▶ _Texto extraído_
= = = = = = =
La capital de la Unión Europea ha sido escenario de una nueva muestra de intolerancia ideológica. En la noche del jueves 3 de julio, un joven ciudadano alemán de 24 años fue brutalmente agredido en Place du Luxembourg, a escasos metros del Parlamento Europeo, por llevar una gorra con el lema «Make America Great Again», asociado al presidente de EE. UU. Donald Trump.
El incidente ocurrió en el bar The Network, un local muy frecuentado por funcionarios europeos, asistentes parlamentarios y asesores. Según el testimonio de la víctima, todo comenzó cuando una mujer le arrebató la gorra acusándolo de ser «racista». Acto seguido, tres hombres de origen magrebí se unieron al ataque, propinándole golpes, insultos y heridas en la cabeza que requirieron atención médica y varios puntos de sutura.
«Es preocupante que la violencia política se extienda incluso a Bruselas, donde debería imperar el respeto al debate democrático», declaró Davide Quadri, asesor político de la Lega, que forma parte de Patriotas por Europa, quien presenció parte del ataque.
Más grave aún es que, según la denuncia formal, uno de los agresores portaba una acreditación oficial como Asistente Parlamentario Acreditado (APA) del Parlamento Europeo. La formación Europe of Sovereign Nations (ESN) ha solicitado una investigación inmediata a la presidenta de la Eurocámara, Roberta Metsola, para esclarecer si un trabajador de la institución participó en la agresión.
La víctima, que ha pedido mantener el anonimato por razones de seguridad, se encontraba en Bruselas para participar en reuniones políticas. Es conocido en círculos internacionales por sus vínculos con Donald Trump y el entorno republicano en EE. UU., habiendo asistido a eventos en Mar-a-Lago, Bedminster y Washington, lo que lo convierte en un punto de contacto relevante entre conservadores europeos y estadounidenses.
En declaraciones a The European Conservative, el joven explicó: «Físicamente estoy mejor, pero sigo mareado y con fuertes dolores de cabeza. Tengo un ojo morado y puntos en la cabeza. Estábamos tomando algo y, de repente, me vi rodeado de gente que me insultaba y golpeaba. No entendía lo que estaba pasando».
El caso ha generado preocupación en diversos medios y entre eurodiputados, que ya han exigido explicaciones. Si se confirma la implicación de personal del Parlamento, el escándalo podría desembocar en una investigación interna con consecuencias políticas más amplias.
= = = = = = =
▶ _Datos proporcionados_
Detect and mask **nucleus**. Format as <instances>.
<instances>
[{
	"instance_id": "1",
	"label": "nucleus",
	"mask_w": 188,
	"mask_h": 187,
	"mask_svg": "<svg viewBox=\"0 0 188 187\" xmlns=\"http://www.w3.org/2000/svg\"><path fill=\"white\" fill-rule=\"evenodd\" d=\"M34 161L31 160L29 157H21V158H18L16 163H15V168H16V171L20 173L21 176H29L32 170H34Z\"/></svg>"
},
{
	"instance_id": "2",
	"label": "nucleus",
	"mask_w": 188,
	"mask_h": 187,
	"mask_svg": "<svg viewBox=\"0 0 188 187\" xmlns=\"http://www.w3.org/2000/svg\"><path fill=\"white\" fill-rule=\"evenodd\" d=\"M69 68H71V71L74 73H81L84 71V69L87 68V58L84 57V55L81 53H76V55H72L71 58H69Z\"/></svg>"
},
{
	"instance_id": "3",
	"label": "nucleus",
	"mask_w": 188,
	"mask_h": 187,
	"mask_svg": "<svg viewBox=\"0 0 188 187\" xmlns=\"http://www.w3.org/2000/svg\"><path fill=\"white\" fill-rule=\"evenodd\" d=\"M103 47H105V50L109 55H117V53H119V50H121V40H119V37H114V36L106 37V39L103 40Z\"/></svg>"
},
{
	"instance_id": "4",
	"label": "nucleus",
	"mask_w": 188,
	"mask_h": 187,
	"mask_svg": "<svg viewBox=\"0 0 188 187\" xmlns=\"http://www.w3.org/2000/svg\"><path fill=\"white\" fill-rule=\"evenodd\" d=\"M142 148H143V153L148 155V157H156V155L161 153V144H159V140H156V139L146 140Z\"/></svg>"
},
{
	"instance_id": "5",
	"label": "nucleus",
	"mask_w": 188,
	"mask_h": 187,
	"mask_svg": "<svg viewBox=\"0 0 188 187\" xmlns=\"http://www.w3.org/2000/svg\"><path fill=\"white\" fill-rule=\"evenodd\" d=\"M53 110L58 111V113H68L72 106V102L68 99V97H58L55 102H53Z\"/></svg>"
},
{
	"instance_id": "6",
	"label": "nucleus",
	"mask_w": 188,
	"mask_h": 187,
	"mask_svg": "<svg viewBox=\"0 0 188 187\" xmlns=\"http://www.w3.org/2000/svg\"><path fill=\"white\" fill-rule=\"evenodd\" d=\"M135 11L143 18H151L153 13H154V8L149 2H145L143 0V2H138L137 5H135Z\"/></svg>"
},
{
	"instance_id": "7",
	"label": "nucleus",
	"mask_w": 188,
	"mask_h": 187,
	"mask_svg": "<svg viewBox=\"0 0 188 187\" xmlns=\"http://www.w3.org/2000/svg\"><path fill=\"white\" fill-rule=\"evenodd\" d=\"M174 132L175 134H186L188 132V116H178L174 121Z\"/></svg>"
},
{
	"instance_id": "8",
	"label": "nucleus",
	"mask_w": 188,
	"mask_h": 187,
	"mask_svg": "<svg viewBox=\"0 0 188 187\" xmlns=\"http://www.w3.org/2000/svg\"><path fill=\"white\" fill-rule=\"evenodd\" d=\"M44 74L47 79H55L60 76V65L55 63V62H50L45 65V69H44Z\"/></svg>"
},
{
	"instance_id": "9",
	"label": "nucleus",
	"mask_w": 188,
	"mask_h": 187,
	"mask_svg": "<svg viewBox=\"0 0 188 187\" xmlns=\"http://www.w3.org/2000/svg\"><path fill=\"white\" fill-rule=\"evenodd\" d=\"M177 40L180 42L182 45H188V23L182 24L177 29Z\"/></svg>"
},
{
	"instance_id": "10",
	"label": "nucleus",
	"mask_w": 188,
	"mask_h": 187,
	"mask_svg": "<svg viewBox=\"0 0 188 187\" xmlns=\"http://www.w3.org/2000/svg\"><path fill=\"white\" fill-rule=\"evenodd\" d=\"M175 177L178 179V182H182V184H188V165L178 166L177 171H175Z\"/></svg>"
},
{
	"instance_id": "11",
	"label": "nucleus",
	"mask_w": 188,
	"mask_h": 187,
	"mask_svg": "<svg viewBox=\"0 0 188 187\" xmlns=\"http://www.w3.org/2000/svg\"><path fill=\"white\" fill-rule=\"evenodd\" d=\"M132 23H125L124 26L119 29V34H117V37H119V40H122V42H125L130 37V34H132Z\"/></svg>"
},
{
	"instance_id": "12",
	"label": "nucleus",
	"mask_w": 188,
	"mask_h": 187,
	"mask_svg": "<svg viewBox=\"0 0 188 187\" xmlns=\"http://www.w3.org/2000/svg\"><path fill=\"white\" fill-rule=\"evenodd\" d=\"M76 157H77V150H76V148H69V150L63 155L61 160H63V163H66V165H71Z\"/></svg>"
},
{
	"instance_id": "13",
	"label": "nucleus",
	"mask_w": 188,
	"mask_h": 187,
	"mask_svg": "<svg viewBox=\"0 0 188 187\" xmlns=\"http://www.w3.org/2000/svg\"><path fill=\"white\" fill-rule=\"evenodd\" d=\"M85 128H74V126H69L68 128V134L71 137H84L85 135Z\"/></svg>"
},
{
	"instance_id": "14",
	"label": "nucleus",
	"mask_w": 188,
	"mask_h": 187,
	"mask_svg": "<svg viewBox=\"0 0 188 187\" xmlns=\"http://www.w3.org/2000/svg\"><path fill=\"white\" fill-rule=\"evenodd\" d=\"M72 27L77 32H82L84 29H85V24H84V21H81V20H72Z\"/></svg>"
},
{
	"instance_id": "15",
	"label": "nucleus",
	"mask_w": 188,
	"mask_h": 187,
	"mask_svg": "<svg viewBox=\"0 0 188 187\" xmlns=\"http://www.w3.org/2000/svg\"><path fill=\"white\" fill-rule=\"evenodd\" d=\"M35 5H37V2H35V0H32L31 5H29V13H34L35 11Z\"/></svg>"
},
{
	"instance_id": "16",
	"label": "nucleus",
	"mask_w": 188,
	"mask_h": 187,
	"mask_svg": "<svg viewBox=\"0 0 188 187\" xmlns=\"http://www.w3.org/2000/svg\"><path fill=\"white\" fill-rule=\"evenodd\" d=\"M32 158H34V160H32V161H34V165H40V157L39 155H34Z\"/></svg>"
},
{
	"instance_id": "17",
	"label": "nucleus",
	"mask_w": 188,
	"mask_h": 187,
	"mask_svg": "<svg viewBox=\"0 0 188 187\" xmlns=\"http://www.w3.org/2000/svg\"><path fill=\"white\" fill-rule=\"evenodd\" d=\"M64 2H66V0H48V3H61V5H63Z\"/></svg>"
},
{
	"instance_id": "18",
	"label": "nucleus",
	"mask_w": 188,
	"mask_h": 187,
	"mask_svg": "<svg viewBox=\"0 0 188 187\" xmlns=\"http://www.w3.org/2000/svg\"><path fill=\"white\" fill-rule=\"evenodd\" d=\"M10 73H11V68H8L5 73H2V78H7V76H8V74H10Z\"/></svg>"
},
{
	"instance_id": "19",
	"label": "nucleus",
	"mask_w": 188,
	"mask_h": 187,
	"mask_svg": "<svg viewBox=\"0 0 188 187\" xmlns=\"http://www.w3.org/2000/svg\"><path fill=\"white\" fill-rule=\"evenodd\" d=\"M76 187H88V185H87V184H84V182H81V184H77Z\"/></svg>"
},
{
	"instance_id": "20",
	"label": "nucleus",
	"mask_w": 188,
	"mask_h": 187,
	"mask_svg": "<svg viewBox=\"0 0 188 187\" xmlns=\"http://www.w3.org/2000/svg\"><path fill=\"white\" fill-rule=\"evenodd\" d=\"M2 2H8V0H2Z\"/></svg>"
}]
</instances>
= = = = = = =
▶ _Ejercicios_
1. ¿En qué bar ocurrió el incidente descrito en la noticia?
2. Traduzca al inglés esta oración de la noticia: «La víctima, que ha pedido mantener el anonimato por razones de seguridad, se encontraba en Bruselas para participar en reuniones políticas.»
3. Reproduzca literalmente el fragmento de la noticia comprendido entre «El caso ha generado» y «políticas más amplias.», ambos incluidos.
Las filas no intervienen en esta actividad.

▶ _Ejercicios resueltos_
1. En el bar The Network.

2. The victim, who has asked to remain anonymous for security reasons, was in Brussels to take part in political meetings.

3.
El caso ha generado preocupación en diversos medios y entre eurodiputados, que ya han exigido explicaciones. Si se confirma la implicación de personal del Parlamento, el escándalo podría desembocar en una investigación interna con consecuencias políticas más amplias.